# Upcoming meets in the Chicago/Illinois area?



## dosbo56 (Sep 30, 2012)

What meets are around this area? Any info on dates?
Thanks,
Dave


----------



## Oldbikes (Sep 30, 2012)

The two main meets in the Chicago area are in May and August.  In May there's a meet in Oak Forest and in August a meet in Arlington Heights.  They're usually always advertised here before hand.  I don't know of any "upcoming" in the area.

Alan


----------



## dosbo56 (Oct 1, 2012)

Thanks, I'll keep an eye out. Dave


----------



## bikeman76 (Oct 13, 2012)

*2 - October 21st  2012  Chicagoland  Swaps*

3rd Annual Fox Valley Biketoberfest Swap & Show
39 E Main St. Carpentersville, IL
For more info call Rudy K 224-587-6803

also

Rockford Classic Bike Show & Swap
(Mostly Stingrays, BMX and Customs but all classics are welcome)
7550 E State St. Rockford, IL
www.rondex.com/bikehead


----------



## dosbo56 (Nov 13, 2012)

Chicago Winter Bike Swap- Harper College- Palatine=- January 19,2013


----------



## Onewheelsqueel (Dec 10, 2012)

A monthly gtg. Went to my first one two weekends ago, had a blast. 


http://www.ratrodbikes.com/forum/viewtopic.php?f=5&t=50821


----------



## momona (Dec 13, 2012)

*swaps? shows?*

why aren't there any bike swaps through the winter in chicago? or am i missing something...?

what else is there to do here once it gets cold, except buy more junk?


----------



## Onewheelsqueel (Dec 30, 2012)

Theres one in Indy towards the end of jan, and also St louis. But those are a cruise. Trying to see if anyone wants to carpool. Im in the south west chicago burbs


----------



## bricycle (Dec 30, 2012)

I'm in Dundee.... you Chicago area folks are welcome most any time (just call first)...lol! pm for number...


----------



## Onewheelsqueel (Jan 1, 2013)

Theres this also.

## Data entries

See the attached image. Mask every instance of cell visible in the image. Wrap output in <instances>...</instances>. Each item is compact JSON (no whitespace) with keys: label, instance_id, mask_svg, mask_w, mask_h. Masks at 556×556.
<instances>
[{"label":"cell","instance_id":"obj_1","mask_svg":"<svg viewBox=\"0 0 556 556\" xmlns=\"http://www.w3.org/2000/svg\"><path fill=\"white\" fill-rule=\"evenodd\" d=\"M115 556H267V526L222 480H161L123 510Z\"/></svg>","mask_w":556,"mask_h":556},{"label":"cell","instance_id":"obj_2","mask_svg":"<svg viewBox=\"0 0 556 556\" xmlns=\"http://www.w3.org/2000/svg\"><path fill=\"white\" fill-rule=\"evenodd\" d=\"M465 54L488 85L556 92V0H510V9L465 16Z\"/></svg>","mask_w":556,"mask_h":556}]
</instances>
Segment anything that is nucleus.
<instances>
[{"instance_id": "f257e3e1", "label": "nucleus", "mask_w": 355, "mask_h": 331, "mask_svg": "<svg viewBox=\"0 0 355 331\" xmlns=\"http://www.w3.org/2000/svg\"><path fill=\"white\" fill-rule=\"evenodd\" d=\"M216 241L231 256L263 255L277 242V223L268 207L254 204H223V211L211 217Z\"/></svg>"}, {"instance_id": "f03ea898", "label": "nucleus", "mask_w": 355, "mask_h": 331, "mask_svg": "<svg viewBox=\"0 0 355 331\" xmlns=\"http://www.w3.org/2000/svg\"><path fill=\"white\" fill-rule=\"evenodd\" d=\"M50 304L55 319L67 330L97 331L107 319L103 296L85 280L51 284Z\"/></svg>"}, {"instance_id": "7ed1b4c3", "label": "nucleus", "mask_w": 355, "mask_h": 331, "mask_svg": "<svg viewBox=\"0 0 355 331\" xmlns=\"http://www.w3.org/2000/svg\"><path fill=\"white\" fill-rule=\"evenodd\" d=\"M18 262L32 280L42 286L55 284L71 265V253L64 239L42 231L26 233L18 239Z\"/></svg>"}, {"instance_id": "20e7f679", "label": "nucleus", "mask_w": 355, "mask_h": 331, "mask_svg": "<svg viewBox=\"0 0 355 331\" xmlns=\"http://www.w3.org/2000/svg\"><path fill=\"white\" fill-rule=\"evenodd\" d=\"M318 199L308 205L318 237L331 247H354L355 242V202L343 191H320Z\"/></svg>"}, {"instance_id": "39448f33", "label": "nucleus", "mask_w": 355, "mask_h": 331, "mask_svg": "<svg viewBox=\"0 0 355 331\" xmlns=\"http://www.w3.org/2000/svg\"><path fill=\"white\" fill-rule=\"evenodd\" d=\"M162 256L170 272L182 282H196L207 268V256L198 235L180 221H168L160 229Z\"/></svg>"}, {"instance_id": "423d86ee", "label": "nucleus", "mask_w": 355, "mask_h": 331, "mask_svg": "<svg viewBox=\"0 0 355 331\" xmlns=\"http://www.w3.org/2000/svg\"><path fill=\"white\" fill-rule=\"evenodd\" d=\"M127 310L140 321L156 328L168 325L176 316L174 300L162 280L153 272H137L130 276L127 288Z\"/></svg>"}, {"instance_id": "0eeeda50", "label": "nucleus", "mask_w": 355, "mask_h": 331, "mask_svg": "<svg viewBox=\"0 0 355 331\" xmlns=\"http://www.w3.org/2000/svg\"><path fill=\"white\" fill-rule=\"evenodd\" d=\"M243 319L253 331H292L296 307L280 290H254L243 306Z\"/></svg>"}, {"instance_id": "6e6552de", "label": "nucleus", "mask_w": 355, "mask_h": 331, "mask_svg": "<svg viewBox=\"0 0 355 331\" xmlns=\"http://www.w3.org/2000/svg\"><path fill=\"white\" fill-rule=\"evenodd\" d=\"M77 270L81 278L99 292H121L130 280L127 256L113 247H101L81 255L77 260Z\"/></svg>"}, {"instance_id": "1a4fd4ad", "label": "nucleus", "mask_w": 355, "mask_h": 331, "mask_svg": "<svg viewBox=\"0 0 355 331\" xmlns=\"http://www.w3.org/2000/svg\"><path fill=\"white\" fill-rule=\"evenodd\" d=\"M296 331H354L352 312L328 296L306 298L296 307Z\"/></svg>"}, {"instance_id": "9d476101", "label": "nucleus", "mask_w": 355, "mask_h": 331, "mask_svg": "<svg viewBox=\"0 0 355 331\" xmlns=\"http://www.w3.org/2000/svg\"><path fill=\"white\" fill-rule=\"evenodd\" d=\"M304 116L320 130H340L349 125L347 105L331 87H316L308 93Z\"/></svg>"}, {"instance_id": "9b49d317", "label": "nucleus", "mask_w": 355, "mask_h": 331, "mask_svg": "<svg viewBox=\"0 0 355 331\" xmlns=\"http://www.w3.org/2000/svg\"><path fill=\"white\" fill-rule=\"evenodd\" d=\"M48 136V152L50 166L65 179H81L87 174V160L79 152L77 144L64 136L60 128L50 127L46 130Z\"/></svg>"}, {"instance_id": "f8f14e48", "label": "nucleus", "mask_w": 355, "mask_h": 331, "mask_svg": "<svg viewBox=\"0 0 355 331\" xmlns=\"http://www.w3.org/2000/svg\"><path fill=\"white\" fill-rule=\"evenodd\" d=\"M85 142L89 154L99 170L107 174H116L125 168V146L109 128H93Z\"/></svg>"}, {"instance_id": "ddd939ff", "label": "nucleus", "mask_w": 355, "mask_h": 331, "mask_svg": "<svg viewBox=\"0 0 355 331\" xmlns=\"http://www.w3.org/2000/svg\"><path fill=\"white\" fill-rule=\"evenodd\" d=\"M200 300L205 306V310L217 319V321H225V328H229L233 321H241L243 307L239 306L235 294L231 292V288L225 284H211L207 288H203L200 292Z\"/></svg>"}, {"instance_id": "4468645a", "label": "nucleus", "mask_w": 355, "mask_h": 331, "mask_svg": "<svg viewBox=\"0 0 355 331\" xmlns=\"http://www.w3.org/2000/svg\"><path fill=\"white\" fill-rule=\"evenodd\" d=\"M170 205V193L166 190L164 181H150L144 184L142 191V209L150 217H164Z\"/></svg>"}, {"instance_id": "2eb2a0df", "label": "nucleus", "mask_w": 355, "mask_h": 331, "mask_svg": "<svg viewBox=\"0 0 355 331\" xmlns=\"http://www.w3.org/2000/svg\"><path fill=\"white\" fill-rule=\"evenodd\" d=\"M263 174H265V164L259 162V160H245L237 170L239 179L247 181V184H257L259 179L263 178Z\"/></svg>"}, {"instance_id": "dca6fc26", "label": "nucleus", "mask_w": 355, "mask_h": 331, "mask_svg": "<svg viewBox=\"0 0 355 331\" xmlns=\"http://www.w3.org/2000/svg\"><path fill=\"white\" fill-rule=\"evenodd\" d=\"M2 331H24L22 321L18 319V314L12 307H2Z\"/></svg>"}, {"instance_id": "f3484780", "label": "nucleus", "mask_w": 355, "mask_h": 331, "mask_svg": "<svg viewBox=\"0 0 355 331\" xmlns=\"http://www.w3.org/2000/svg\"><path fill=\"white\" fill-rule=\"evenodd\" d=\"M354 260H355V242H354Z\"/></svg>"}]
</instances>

## Short problem 1
Copy the text of the Chicago bike meets thread from "http://www.ratrodbikes.com/forum/viewtopic.php?f=5&t=50821" to "i missing something...?".
## Short problem 2
Answer these questions using the Chicago bike meets thread.
(a) In which month is the meet in Oak Forest held?
(b) What is the street address given for the Rockford Classic Bike Show & Swap?
(c) On what date is the Chicago Winter Bike Swap at Harper College?

## Full output 1
http://www.ratrodbikes.com/forum/viewtopic.php?f=5&t=50821


----------



## momona (Dec 13, 2012)

*swaps? shows?*

why aren't there any bike swaps through the winter in chicago? or am i missing something...?

## Full output 2
(a) May
(b) 7550 E State St. Rockford, IL
(c) January 19, 2013